Thursday, 15 October 2020
Ceisteanna ó Cheannairí - Leaders' Questions
I understand the argument Deputy Murphy is making. I can even understand, on occasion, the desire to seek to wish to blame someone for the fact that we are now experiencing a second wave of the virus. However, I do not believe the argument Deputy Murphy is making - that it is down to failures in testing and tracing - really stacks up. Let us consider Denmark, for example, a country that is doing three times as much testing as us. Guess what Denmark is experiencing? A second wave with a similar incidence of the virus to what we have. Let us take, for example, somewhere like Germany, which handled the first wave really well. Germany was extraordinarily impressive in terms of its ability to test, trace and isolate people. It has just recorded a record number of cases, the highest ever. The number is higher than even during the first wave. This is something that is happening all across Europe. All across Europe we are experiencing a second wave and pretty much every country in Europe is now recording record case numbers despite the best efforts of their Governments, populations and health authorities.
We should avoid the temptation to make it so simplistic that if only X, Y or Z had been done by someone else it would all have been grand, because that is not really what the facts tell us. I will explain why I believe that is not the case.

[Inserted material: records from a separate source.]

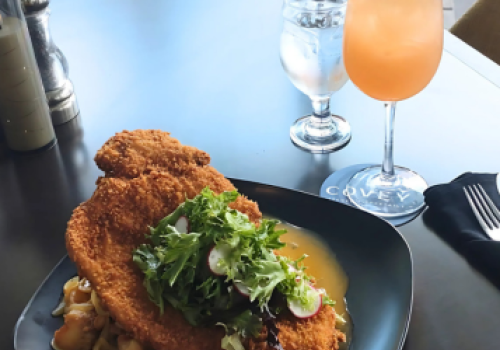 A plate with breaded meat and salad, next to a cocktail garnished with mint and orange.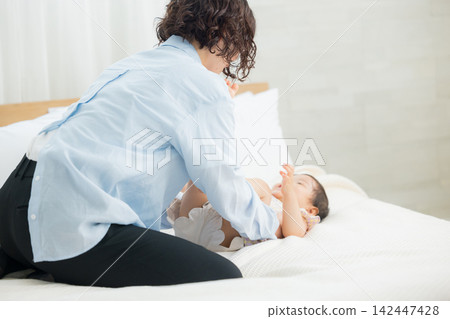 A mother holding her one-year-old daughter. A mother holding her one-year-old daughter. 142447428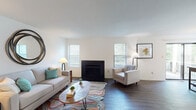 This single-floor residence at 175 N Mount Tabor Rd in Lexington, Kentucky offers a well-organized and comfortable layout across several distinct living areas. The living room serves as the heart of the home, featuring a sleek black fireplace flanked by windows that allow natural light to fill the space. Rich hardwood-style flooring runs throughout the main living areas, adding warmth and continuity to the design. A dedicated dining area adjacent to the living room is highlighted by a sliding glass door that opens to an outdoor deck, providing a seamless connection to the exterior and views of the surrounding greenery. The galley-style kitchen is efficiently designed with dark cabinetry, granite-look countertops, a double-basin stainless steel sink, and black appliances, centered around a window that brings in additional natural light. The bedroom offers a quieter retreat with plush carpeting and a window, while a flexible secondary room with carpeting and large windows can serve as a home office or additional living space. The bathroom is clean and functional, equipped with a vanity featuring dark cabinetry and a glass-enclosed shower. Throughout the space, neutral wall tones and consistent finishes create a cohesive, inviting atmosphere.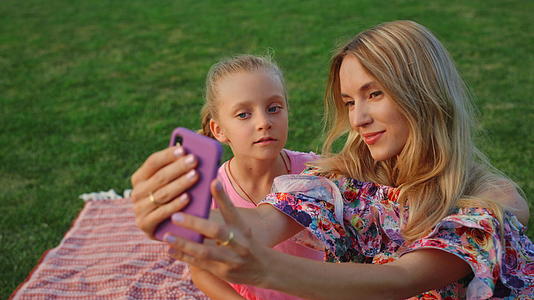 母亲和女儿在公园里摆姿势家庭成员在户外手机上自拍视频的预览图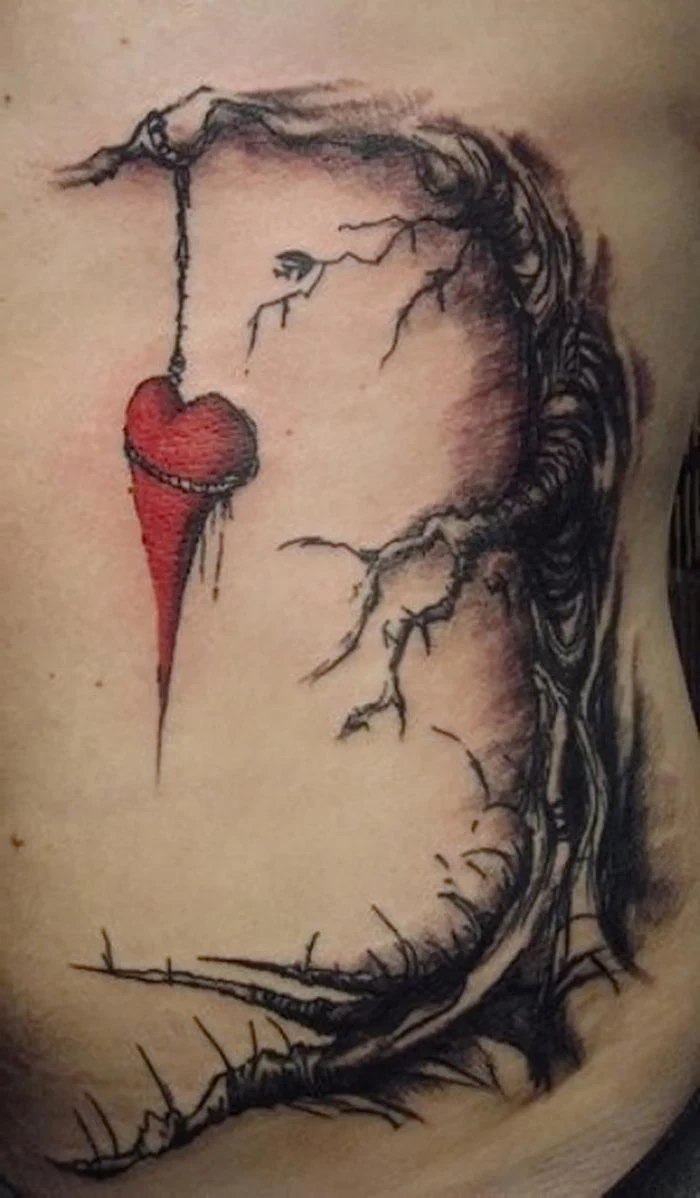 red heart hanging from a tree heart tattoos for men tattoo on the side of the stomach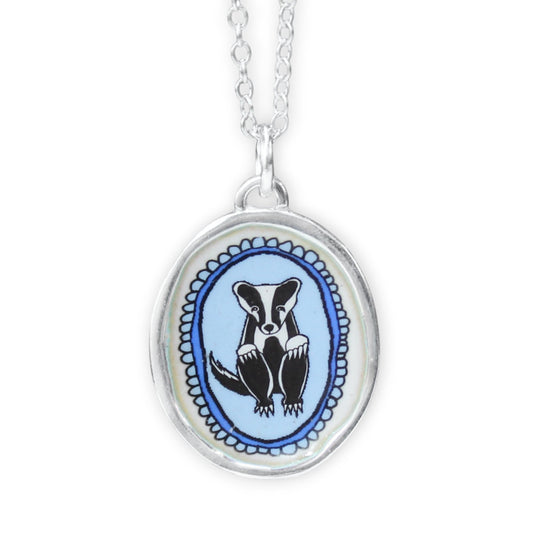 A silver oval pendant necklace featuring a black and white badger illustration on a light blue background, suspended from a silver chain against a white background.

I want to pay tribute in particular to all the people who are involved in testing and tracing across Ireland currently. We talk a good deal about our hospitals being overwhelmed. Thankfully, so far, they are not. We have approximately 30 people in intensive care units and we have capacity for 350 beds. We have approximately 200 patients out of 11,000 beds. However, the people who are really overwhelmed at the moment are the wonderful people working in our laboratories who are processing 15,000 tests per day, the medical scientists, the wonderful public health doctors and contact tracers who are now trying to contact trace the contacts of 1,000 people nearly every day. That is really tough on them. The best thing we can do for them is to follow the public health advice. If we are going to have several hundred or 1,000 positives per day, and each of those has six or seven contacts, then that is 7,000 people per day who have to be contact traced. We would need an army of people, probably an army bigger than our Army, to trace that many people every day. The best thing we can do to help our laboratories, doctors, contact tracers, medical scientists and all the people who are helping to keep this virus at bay is to follow the public health advice to reduce our contacts. We should reduce them to the minimum possible while still living a realistic and possible life. That is how we can help them.